Wednesday, June 29, 2011

Northwards to the Sheds




Words: Will H Ogilvie
Tune: Unknown




There's a whisper from the regions out beyond the Barwon banks,
There's a gathering of the legions and a forming of the ranks,
There's a murmur coming nearer with the signs that never fail,
And it's time for every shearer to be out upon the trail;
They must leave their girls behind them and their empty glasses, too,
For there's plenty left to mind them when they cross the dry Barooo:
There'll be kissing, there'll be sorrow much as only sweethearts know,
But before the noon to-morrow they'll be singing as they go;
For the Western creeks are calling,
And the idle days are done,
With the snowy fleeces falling,
And the Queensland sheds begun.

There is shortening of the bridle, there is tightening of the girth,
There is fondling of the idol that they love the best on earth,
Northward from the Lachlan River and the sun-dried Castlereagh,
Outward to the Never-Never ride the "ringers" on their way.
From the green bends of the Murray they have run their horses in,
For there's haste and there is hurry when the Queensland sheds begin;
On the Bogan they are bridling, they are saddling on the Bland,
There is plunging and there's sidling -- for the colts don't understand
That the Western creeks are calling,
And the idle days are done,
With the snowy fleeces falling,
And the Queensland sheds begun.

They will camp below the station, they'll be outting peg and pole,
Rearing tents for occupation till the "calling of the roll,"
And it's time the nags were driven, and it's time to strap the pack,
For there's never license given to the laggards on the track.
Hark!

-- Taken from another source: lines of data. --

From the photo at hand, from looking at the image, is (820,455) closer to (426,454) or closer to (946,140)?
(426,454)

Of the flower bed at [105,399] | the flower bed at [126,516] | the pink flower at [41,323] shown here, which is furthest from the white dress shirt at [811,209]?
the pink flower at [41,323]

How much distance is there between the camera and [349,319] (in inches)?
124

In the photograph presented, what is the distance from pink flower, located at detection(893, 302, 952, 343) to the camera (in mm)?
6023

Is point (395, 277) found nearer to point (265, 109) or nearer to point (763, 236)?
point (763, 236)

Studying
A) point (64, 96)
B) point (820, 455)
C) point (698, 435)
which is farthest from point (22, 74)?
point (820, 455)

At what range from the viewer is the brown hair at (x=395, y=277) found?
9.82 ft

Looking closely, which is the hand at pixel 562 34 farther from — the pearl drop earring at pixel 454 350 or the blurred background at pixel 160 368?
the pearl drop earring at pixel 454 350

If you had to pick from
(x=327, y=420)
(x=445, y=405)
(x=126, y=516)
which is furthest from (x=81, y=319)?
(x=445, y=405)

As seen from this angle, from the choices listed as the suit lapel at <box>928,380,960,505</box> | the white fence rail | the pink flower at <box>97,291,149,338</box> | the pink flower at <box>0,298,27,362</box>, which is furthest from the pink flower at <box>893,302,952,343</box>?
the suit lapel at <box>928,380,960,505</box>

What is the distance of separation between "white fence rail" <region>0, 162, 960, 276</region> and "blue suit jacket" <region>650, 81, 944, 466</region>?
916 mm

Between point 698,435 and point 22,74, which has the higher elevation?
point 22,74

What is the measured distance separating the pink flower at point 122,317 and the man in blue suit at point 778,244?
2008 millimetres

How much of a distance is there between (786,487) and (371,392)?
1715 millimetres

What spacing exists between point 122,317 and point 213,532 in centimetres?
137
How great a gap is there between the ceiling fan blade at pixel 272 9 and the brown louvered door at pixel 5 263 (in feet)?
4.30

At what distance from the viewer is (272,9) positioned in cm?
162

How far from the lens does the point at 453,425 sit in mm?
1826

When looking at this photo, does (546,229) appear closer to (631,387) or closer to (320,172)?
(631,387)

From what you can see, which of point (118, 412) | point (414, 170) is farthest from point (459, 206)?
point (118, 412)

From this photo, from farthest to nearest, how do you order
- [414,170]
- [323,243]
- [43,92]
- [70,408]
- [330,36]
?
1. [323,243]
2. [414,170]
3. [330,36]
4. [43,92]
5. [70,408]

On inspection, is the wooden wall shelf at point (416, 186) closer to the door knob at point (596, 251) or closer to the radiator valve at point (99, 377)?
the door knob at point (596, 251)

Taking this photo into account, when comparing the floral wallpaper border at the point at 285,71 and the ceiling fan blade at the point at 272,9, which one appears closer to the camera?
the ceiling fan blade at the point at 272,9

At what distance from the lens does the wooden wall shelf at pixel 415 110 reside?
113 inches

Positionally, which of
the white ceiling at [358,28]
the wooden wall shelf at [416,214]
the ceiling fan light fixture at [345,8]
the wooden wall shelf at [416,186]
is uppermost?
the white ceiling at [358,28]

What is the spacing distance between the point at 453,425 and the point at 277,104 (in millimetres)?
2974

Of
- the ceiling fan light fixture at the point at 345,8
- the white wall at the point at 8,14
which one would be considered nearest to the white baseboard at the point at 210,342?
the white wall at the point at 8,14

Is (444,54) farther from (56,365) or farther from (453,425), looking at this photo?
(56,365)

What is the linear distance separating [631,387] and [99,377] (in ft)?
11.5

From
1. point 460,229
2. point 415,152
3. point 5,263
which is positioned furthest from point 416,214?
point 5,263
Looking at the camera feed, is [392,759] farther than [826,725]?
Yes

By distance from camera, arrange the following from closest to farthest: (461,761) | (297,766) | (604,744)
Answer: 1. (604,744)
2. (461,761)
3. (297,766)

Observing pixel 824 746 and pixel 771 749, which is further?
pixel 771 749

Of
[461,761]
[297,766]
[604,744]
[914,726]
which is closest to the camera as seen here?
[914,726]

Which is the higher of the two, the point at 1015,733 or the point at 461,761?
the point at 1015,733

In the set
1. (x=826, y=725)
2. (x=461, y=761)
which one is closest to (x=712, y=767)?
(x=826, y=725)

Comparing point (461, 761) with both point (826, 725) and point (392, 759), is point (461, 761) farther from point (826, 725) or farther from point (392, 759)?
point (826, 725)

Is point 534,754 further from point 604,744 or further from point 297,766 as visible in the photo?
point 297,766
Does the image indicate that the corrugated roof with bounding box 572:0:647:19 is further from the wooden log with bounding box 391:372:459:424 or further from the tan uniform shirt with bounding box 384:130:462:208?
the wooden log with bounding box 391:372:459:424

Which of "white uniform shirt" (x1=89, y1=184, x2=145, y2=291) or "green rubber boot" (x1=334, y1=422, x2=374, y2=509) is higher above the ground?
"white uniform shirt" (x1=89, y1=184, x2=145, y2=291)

The music of the battle: it in time to bare our swords!
Do you hear the rush and rattle as they tramp along the boards?
They are past the pen-doors picking light-wooled weeners one by one;
I can hear the shear-blades clicking, and I know the fight's begun!


First published in The Bulletin, 8 June 1895, and again in the same magazine on 26 August 1959;
and then later in Fair Girls and Gray Horses by Will H. Ogilvie, 1958.

Another gem from Alan Musgrove's Songs They Used To Sing.